Sarada’s expression grew unamused. “So you don’t want to talk to me,” she clarified.
Sasuke raised his eyebrows in surprise. “I do.”
“But Mama told you to talk to me. If she didn’t, you wouldn’t be here.”
Sasuke opened his mouth to reply. He was already a man of few words, and she was thwacking him with her own, baiting him. Sasuke shook off her smart remark and mirrored her unamused expression. The two of them stared down for a few moments, father and daughter, flesh and blood.
Sakura peered into the room and saw the familiar expression on Sarada’s face. It was an expression that she had never seen on her before, but on her father years ago. He would constantly give their teammate that look. No nonsense with Sasuke. It’s like looking at a picture of him… She really is his daughter, Sakura chuckled to herself, then pressed herself against the wall to listen in further on their conversation. You can do this, Sasuke-kun.
After a few moments, Sasuke broke the silence. “So you hate me.”
It was Sarada’s turn to be surprised. “No,” she answered instantly, not noticing that the word has escaped her mouth.
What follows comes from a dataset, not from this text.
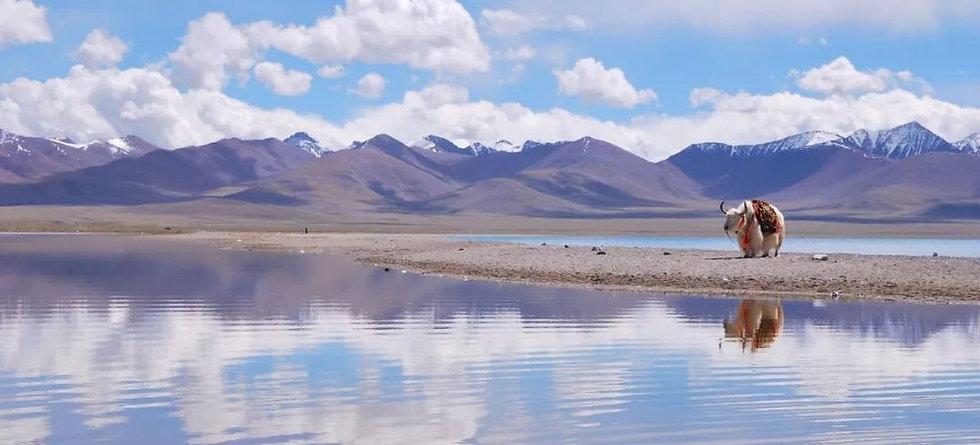 Namtso Lake.jpg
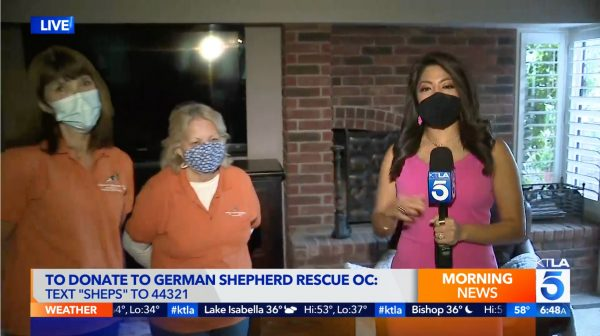 Newport Beach rescue seeking donations for 2 German shepherd puppies with medical needs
She realized it too late, and then turned away from him, focusing all of her attention on her big bunny plush. “What brought that about?” she grumbled.
Sasuke followed her gaze and recognized the toy he had sent back to Sakura years ago to give to Sarada. Its color was duller and its marble eyes had been scratched over time, but it was surely the one that he picked out himself. “It was handmade in a village seventy miles from here,” he commented.
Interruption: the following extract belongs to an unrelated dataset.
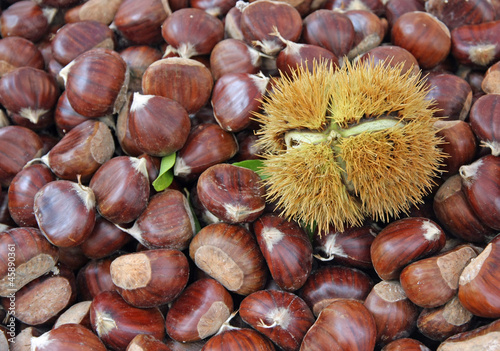 chestnut and a pungent Hedgehog with the fruit inside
Sarada glanced at her father from the corner of her eye curiously.
“I picked it out because your mom said you liked rabbits.” He met her gaze. “Was she wrong?”
Sarada reached out and rubbed the one of the bunny’s ears instinctively. “No.”
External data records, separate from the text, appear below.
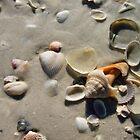 washed away by Kim Stelfox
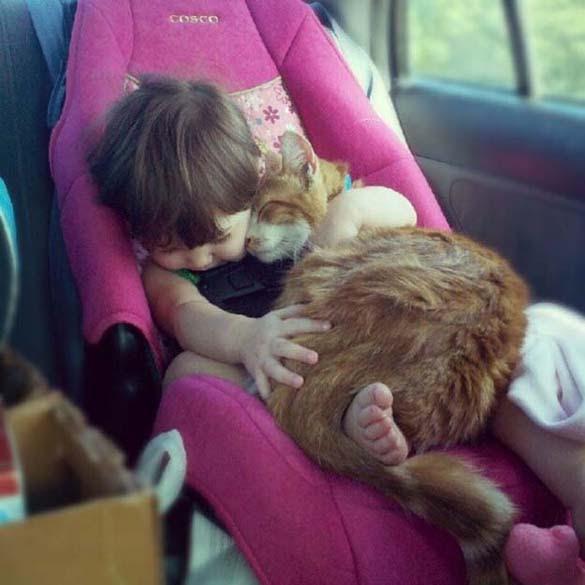Γάτες και μωρά (19)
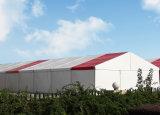 Exposition d'auvent chapiteau géant tente au prix d'usine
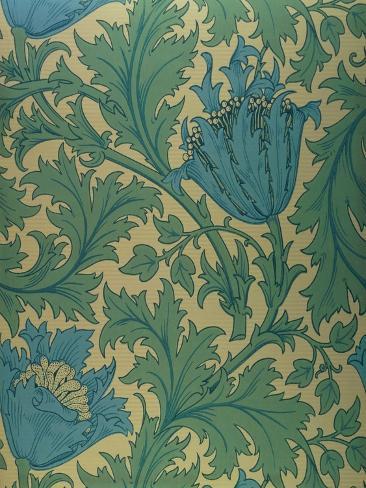 Anemone' Design Giclee Print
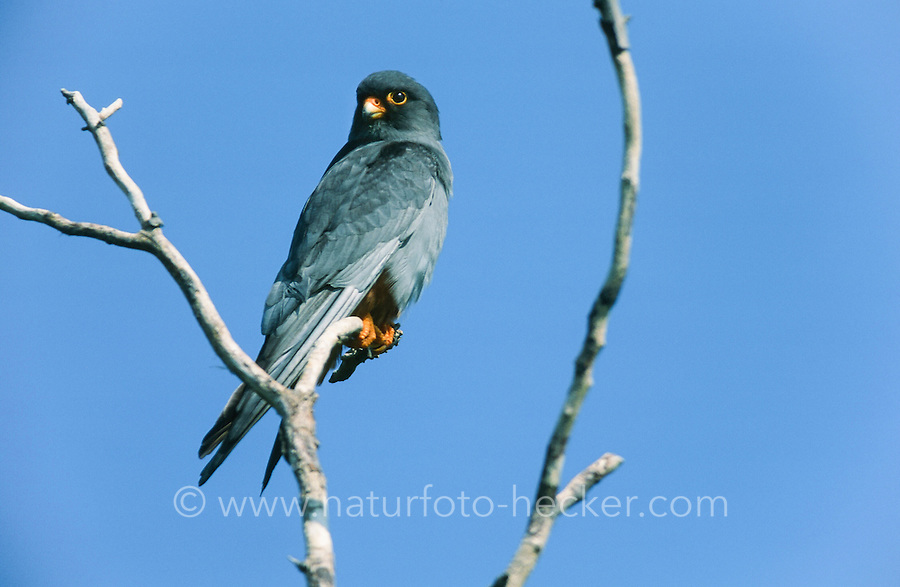 Rotfußfalke, Männchen, Falken, Falke, Falco vespertinus, red-footed falcon, western red-footed falcon, male, Le Faucon kobez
Sarada spoke up next. “So you hate me.”
If she were talking to anyone else but her father, there would be confusion. From hatred, to a bunny, back to hatred. Sasuke understood the train of his daughter’s thoughts, however, and replied instantly, “Never.” He reached out and touched the bunny’s other ear with his rough fingers. “I would never because I could never.”
Sarada stared into her father’s eyes and was taken aback. For the first time, there was pain within them. What shocked her is that she had seen that pain before. However, it was not from him, but from her own reflection. There was a wave of understanding that hit them both. Guilt washed over father and daughter, flesh and blood. For Sasuke, it was guilt for not being there for her every milestone as she grew up. For Sarada, it was guilt for holding his absence against him when he had no control.
“I’m sorry, Sarada.”
Tears welled up in her eyes and she looked down at her lap.
“I’m sorry, Papa.”
Sasuke let go of the rabbit’s ear and rested his hand on her shoulder. When she looked up at him, he let go of her and tapped his fingers on her forehead. Sarada understood, now, that it was a gesture of returns. When Sasuke stood up to leave the room, Sarada threw herself into him and wrapped her arms around his waist. Sasuke was taken aback for a moment, and only a moment, before he rested a hand on his daughter’s back and gave her a reassuring pat.
Sarada let go and returned to her desk. She put her hand back on her book. When Sasuke closed the door behind him, Sarada looked at the bunny resting on her bed. She stood and crawled onto her covers and hugged the bunny tightly, breathing in the scent of her father’s travels.
On the other side of the door, Sasuke closed his eyes tiredly. When he opened his eyes, Sakura was there in front of him. “Good job,” she mouthed. She leaned in and whispered, “You really are her father.”